Le transport maritime et l’aviation ont besoin de cartes conformes. Mais les cartes ne sont pas seulement un moyen de navigation, elles contiennent aussi une représentation du monde. Différents moyens sont nécessaires pour différents objectifs. Une image déformée du monde produit une vision du monde déformée. Est-ce que tant de gens penseraient que la Russie est extrêmement toute-puissante s’ils voyaient que le pays s’inscrit réellement dans le Sahara et le Sahel africains ?

Le président américain Donald Trump revendiquerait-il avec tant d’acharnement le Groenland s’il savait qu’en réalité il ne s’agit pas d’un continent de la taille de l’Afrique situé au centre entre l’Amérique et l’Europe, mais d’une île plus petite que l’Algérie à la limite nord-est du Canada ? Il y a eu de nombreuses tentatives pour rompre avec la projection de Mercator, perçue comme impériale, et à partir des années 1970, elle est devenue de plus en plus rare.

La régression sur le smartphone

Mais ensuite est arrivé Internet. Google Maps et les services cartographiques similaires ne fonctionnent qu’avec Mercator, car c’est le seul moyen de zoomer et dézoomer sans rien changer d’autre. Cela provoque une gigantesque régression pour les personnes qui croient seulement que ce qu’elles peuvent voir sur leur smartphone est la réalité. Ils revoient le monde dans des contextes impériaux. Vous voyez la terre comme un disque.

« L’héritage historique des distorsions cartographiques de la taille des continents a des implications cognitives, éducatives, culturelles, géopolitiques et socio-économiques », déclare la résolution 80/L.104 de l’Assemblée générale des Nations Unies. Le Togo a soumis le texte au nom de l’Union africaine. L’ambassadeur du Togo à l’ONU a parlé d’un pas vers « une plus grande compréhension, un plus grand respect et une plus grande paix entre les nations ». Seuls les États-Unis ont voté contre. La raison invoquée est que le projet s’inscrit dans un « projet idéologique radical ».

Le débat n’a pas été exempt de discordes. Parce que la Crimée n’apparaît pas comme faisant partie de l’Ukraine sur la carte du monde présentée à New York – elle n’apparaît pas comme faisant partie de la Russie, mais est devenue indépendante d’une manière ou d’une autre – l’Ukraine s’est abstenue, tout comme l’Estonie, la Géorgie, la Lituanie et la Moldavie, par solidarité. Et comme il est question du Kosovo, la Serbie s’est abstenue.

Cependant, le projet visant à contrer la réintroduction de visions impérialistes du monde par les grandes entreprises technologiques ne doit pas échouer aux frontières nationales. La carte originale d’Equal Earth, élaborée en 2018, ne contient que des contours géographiques. Une initiative appelée « Corriger la carte » produit depuis des années de meilleures cartes du monde.
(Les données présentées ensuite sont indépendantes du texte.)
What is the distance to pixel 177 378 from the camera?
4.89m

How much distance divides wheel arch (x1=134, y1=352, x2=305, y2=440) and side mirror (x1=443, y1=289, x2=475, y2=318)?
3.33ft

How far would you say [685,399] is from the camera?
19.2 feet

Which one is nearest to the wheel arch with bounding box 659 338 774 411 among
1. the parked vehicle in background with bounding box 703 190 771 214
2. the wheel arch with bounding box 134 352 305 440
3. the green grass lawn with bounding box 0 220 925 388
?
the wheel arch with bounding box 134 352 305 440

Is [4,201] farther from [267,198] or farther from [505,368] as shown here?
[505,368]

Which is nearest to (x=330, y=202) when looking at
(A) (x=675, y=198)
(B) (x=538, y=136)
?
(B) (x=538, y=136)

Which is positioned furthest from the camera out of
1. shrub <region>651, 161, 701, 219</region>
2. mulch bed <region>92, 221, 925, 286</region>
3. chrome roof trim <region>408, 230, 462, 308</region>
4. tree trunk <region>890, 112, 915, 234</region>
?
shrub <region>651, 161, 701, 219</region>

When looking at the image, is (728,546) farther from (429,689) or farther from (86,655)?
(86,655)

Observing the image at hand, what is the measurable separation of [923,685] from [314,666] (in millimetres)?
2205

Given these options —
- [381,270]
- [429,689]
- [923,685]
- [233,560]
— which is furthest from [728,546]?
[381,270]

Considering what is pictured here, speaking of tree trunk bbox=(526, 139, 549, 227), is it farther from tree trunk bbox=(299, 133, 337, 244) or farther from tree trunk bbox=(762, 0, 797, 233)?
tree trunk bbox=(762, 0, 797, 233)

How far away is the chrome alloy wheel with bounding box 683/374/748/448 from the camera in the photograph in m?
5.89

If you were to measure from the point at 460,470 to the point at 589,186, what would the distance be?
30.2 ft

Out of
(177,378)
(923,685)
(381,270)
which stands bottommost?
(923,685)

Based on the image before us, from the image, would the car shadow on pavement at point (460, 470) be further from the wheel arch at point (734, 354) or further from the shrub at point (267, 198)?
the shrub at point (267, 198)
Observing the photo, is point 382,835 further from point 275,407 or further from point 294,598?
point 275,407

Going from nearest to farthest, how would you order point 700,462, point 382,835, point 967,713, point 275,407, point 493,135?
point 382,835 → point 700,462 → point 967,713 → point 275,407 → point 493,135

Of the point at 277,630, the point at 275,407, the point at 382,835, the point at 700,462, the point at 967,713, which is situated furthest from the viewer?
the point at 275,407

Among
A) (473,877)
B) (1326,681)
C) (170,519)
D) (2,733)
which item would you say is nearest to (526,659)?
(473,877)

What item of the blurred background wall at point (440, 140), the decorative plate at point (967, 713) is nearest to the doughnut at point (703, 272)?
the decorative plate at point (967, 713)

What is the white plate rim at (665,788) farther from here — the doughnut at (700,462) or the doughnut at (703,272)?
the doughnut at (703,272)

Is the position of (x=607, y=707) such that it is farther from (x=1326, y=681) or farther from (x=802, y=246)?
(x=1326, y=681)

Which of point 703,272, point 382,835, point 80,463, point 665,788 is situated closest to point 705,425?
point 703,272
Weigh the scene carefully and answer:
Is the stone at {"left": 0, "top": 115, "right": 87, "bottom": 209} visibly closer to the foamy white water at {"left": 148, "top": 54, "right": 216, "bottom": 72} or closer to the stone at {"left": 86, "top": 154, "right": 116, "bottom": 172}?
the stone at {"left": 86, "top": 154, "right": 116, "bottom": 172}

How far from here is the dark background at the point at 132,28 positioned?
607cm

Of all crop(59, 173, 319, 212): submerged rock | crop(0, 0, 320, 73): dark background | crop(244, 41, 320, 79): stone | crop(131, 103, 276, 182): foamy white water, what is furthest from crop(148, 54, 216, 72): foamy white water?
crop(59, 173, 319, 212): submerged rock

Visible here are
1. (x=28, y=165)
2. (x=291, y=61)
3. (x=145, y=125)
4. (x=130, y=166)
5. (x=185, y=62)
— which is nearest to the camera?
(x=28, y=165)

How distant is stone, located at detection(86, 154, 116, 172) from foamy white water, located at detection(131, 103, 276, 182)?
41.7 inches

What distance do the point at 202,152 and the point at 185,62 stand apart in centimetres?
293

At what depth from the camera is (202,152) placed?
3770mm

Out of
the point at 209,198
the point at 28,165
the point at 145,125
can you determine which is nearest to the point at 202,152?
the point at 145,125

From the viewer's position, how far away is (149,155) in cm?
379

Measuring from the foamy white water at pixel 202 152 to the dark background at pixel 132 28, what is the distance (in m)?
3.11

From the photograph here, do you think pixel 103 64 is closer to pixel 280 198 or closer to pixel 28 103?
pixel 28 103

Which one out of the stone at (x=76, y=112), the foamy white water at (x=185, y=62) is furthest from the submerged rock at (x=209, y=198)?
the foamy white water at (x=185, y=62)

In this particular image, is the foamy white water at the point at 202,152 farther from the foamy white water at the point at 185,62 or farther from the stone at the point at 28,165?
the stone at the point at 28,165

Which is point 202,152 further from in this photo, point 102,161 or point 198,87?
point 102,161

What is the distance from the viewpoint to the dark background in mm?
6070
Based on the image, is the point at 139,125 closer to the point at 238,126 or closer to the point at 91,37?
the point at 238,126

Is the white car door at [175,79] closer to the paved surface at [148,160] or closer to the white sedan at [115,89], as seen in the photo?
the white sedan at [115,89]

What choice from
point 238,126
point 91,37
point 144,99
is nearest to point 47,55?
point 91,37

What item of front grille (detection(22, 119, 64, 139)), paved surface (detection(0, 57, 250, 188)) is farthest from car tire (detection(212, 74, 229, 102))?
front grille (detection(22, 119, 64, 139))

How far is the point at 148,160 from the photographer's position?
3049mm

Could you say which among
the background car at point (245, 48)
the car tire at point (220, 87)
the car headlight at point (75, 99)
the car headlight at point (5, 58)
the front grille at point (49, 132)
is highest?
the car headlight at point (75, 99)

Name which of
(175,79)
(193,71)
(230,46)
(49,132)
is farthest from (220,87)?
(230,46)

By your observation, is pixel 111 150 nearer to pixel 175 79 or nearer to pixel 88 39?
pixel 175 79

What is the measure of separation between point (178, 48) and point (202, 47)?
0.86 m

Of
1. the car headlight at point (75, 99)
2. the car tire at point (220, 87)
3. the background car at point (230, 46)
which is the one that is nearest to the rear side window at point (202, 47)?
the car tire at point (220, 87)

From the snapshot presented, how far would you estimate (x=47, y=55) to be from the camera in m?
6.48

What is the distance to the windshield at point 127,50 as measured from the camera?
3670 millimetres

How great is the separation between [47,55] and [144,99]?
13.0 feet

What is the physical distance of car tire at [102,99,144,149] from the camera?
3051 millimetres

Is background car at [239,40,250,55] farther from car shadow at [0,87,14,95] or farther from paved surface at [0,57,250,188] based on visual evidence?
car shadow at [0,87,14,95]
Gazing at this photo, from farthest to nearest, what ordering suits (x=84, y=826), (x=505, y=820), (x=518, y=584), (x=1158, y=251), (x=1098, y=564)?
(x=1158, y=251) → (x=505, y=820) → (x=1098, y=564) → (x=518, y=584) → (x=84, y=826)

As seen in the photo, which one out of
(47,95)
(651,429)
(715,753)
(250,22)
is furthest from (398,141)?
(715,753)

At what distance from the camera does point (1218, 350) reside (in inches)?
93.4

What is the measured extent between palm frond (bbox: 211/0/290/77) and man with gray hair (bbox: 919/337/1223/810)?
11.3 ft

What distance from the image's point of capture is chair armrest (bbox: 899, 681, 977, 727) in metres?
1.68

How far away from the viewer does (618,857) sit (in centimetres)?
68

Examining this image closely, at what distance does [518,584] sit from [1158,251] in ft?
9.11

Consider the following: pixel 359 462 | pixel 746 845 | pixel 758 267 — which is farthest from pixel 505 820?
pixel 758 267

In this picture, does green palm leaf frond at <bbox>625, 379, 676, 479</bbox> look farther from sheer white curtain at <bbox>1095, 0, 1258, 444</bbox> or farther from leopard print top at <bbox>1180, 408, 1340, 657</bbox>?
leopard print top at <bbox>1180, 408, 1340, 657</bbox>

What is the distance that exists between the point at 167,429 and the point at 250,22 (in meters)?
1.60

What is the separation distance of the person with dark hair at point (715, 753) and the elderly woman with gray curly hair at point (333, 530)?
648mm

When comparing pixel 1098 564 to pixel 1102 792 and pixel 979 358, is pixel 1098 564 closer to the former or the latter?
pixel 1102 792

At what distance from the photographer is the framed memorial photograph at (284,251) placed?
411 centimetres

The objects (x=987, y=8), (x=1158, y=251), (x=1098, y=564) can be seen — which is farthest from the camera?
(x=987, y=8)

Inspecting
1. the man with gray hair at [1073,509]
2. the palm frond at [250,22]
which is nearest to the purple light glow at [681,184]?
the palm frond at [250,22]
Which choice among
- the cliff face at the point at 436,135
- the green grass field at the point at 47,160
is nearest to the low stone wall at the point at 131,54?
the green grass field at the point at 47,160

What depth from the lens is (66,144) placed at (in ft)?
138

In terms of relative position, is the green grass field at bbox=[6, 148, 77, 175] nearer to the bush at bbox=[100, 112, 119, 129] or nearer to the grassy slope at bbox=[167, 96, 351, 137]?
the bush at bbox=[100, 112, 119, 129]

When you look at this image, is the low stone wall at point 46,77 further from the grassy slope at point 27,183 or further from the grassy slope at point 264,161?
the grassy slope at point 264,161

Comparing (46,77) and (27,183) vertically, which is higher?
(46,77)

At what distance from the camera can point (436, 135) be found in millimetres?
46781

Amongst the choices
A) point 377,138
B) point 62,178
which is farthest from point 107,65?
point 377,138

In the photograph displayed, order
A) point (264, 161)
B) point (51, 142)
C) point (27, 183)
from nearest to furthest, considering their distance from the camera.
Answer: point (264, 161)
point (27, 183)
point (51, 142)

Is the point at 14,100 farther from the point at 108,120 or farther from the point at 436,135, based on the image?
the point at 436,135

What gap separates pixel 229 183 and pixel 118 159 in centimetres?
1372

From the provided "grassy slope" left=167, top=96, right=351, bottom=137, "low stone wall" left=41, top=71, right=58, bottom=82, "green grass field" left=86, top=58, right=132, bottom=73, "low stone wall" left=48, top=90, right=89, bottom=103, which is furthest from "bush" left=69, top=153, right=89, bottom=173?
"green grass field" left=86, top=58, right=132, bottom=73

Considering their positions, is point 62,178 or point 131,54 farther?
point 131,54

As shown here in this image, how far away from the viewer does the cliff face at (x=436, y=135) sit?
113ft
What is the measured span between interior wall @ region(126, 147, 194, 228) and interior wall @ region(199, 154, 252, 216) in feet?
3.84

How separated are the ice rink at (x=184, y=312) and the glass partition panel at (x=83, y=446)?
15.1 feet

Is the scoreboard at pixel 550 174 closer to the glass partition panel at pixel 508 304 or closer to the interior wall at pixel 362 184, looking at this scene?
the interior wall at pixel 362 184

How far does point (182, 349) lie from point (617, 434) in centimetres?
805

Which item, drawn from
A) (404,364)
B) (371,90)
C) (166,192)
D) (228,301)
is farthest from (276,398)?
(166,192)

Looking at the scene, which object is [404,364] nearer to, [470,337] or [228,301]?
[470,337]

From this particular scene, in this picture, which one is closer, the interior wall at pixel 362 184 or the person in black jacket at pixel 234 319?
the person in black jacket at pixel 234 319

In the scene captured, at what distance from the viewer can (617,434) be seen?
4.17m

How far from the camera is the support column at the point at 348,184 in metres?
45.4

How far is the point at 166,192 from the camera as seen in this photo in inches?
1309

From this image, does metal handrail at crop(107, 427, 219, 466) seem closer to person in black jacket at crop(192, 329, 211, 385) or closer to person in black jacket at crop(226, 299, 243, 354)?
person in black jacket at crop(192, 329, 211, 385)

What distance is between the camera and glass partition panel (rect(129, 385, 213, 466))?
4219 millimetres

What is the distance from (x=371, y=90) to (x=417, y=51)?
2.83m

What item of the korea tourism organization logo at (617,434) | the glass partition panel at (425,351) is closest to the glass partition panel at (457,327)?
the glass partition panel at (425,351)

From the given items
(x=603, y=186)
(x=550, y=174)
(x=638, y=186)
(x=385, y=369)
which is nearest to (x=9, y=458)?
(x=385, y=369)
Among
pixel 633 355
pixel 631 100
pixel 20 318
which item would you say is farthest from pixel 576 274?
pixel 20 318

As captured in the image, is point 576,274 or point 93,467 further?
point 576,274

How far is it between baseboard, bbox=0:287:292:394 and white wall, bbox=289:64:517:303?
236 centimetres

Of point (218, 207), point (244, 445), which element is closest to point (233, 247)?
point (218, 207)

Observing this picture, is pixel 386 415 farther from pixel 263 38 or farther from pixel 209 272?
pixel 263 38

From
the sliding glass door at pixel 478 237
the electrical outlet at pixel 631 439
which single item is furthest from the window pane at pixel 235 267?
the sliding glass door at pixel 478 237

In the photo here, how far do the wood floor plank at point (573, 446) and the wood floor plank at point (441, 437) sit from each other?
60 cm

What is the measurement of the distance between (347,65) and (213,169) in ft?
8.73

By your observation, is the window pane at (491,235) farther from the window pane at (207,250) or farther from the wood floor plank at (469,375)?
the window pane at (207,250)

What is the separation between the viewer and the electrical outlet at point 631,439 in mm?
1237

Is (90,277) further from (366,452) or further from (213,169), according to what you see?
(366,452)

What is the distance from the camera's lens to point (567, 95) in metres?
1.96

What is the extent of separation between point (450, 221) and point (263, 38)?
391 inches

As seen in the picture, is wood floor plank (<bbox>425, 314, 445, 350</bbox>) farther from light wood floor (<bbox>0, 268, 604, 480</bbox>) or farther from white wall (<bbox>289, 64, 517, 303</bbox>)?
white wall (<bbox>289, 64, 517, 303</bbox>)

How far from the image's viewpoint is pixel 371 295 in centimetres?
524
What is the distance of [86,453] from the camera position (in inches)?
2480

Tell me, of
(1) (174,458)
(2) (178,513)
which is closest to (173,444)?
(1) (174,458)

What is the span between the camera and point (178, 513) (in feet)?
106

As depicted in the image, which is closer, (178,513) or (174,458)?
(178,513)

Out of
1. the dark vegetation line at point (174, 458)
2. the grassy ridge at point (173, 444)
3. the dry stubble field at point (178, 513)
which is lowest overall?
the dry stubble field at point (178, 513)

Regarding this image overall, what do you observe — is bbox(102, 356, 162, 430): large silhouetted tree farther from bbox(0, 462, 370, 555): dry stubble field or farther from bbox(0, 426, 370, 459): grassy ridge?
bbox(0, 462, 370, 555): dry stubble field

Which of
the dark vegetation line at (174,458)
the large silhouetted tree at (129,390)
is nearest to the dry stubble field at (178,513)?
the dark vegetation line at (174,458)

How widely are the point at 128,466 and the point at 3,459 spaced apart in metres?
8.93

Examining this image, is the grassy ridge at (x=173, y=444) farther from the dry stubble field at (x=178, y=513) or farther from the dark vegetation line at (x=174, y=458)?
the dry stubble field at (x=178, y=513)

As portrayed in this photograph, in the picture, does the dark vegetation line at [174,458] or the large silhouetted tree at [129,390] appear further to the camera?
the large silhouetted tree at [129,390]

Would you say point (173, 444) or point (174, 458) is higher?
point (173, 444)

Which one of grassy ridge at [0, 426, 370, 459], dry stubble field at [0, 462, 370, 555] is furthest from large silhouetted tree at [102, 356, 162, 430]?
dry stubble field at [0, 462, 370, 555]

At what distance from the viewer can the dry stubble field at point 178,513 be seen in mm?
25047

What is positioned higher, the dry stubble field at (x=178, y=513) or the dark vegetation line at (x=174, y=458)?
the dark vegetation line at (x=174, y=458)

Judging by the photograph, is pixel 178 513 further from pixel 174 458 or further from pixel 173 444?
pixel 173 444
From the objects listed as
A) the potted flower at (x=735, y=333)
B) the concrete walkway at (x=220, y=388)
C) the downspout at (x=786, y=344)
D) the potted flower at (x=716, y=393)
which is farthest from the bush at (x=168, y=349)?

En Allemagne, le ministère du Développement BMZ souligne qu’il utilise Equal Earth depuis le printemps. Le ministère français des Affaires étrangères a annoncé qu’il s’agirait d’une nouvelle norme. Au ministère des Affaires étrangères, cependant, on voit encore des cartes déformées, bien que la projection Mercator soit rarement utilisée. Et on constate également une résistance étonnamment obstinée parmi les journalistes.

La résolution de l’ONU n’appelle pas simplement à l’adoption générale d’Equal Earth. Il appelle à « une sensibilisation dans l’éducation, la science et les médias ». Vous pouvez être excité.